Si dans le tome précédent, ou peut-être également dans celui d'avant, le lecteur avait pu éprouver l'impression le temps qu'une planche ou deux que l'artiste était plus pressé que d'habitude, ici il n'en est rien. Il a peaufiné chaque page : les personnages avec cet équilibre incroyable entre photoréalisme et esquisse, les décors allant du détail à des plans panoramiques de très grande ampleur, le découpage de chaque planche à chaque fois conçu sur mesure en fonction de ce qui se passe. À nouveau, le lecteur n'en revient pas d'à quel point cette histoire est l'oeuvre de Sorrentino plus encore que celle de Lemire. Il se dit que cela explique également que parfois certains éléments visuels ne sont pas repris par les personnages comme s'ils n'en étaient pas pleinement conscients ou que cela n'avait pas d'incidence concrète dans leur propos, le scénariste n'ayant pas repris ses dialogues pour prendre en compte les éléments apportés par l'artiste. Ce dernier épisode / tome mène donc à bien le mystère de la grange noire, de sa fonction, et peut-être même de son origine. Il continue de jouer avec les différentes époques dans une construction rigoureuse, mais pas forcément chargée de sens, plus un exercice de style virtuose pour une intrigue qui décoiffe qu'un élément de réflexion ou un révélateur de la psychologie d'un personnage, ou d'un fonctionnement systémique. La partie analytique de l'esprit du lecteur est donc satisfaite, mais sa sensibilité émotionnelle peut trouver ça un peu aride. Néanmoins, s'il n'est pas bien sûr de ce qu'il a lu, il dispose des pages explicitant les principes et les concepts de passage d'un monde à un autre, de fonctionnement de la grange noire, du centre de l'univers. le récit se termine avec un épilogue de 6 pages : un dialogue entre Clara et Norton dans un grand parc. Cela permet de disposer d'une fin à échelle humaine, pouvant inciter le lecteur à considérer toutes ces péripéties comme correspondant à la perception de Norton Sinclair, individu à la psyché un peu malmenée. Avec ce point de vue, le récit regagne un peu d'épaisseur humaine.

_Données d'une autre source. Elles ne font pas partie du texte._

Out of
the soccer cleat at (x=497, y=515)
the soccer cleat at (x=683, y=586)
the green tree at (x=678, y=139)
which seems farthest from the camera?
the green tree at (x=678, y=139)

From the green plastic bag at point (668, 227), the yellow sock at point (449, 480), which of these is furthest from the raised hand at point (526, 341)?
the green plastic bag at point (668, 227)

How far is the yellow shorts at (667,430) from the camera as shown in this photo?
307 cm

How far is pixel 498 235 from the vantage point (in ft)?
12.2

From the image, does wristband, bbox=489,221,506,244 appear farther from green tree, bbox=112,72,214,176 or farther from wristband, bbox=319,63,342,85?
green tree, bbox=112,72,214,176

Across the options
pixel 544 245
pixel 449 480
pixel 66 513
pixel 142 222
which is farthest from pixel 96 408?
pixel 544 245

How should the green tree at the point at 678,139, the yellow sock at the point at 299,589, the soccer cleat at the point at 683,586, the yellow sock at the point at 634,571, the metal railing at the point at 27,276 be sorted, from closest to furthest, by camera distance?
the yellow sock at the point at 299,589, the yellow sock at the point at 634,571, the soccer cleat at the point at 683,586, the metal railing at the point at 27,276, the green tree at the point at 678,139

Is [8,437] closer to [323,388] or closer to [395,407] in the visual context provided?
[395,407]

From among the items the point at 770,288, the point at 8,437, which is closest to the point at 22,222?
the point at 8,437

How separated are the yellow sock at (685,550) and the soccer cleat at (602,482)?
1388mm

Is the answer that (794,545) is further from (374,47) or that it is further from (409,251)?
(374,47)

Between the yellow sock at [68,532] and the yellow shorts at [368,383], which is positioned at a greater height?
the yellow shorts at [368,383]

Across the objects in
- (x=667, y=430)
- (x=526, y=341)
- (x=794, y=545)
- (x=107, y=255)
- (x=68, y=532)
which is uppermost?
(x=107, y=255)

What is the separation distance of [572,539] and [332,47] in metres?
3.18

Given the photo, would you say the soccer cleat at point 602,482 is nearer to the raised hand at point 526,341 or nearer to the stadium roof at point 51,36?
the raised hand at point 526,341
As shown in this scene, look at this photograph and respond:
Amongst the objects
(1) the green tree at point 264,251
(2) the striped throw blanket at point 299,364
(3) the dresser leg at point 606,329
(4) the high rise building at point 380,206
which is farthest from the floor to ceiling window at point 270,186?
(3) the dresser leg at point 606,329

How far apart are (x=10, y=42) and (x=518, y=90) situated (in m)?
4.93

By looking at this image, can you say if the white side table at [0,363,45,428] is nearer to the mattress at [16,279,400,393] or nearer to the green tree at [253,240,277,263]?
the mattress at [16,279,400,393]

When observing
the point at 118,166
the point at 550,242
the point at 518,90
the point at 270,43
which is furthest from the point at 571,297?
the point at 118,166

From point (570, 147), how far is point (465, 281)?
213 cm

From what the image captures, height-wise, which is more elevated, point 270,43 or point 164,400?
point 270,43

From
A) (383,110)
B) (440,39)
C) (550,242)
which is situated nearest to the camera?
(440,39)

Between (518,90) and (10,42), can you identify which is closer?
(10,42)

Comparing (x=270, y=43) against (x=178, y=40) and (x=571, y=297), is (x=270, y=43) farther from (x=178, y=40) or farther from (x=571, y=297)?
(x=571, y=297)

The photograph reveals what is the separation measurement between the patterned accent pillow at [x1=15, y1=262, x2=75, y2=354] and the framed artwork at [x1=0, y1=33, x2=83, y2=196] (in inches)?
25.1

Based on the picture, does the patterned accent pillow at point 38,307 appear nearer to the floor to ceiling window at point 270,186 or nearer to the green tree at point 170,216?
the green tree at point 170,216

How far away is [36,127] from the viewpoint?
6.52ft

Après leur collaboration sur Green Arrow, puis sur Old Man Logan, le lecteur était impatient de découvrir une série personnelle réalisée par ce duo de créateurs. Au vu du degré d'implication et d'investissement de l'artiste, il est probable que le scénariste et lui aient discuté au préalable du genre de récit qu'ils souhaitaient raconter, et que ce n'était pas un travail de commande impersonnel de Lemire vers Sorrentino. La narration visuelle de ce dernier est fascinante de bout en bout avec une ambiance pesante bien entretenue par la mise en couleurs de Dave Stewart, et des fulgurances visuelles mémorables. S'il est plutôt venu pour l'histoire, le lecteur se trouve vite immergé dans un mystère horrifique obsédant et angoissant. Il ressent le fait que l'intrigue prenne le dessus sur les personnages, rendant certains passages un peu désincarnés.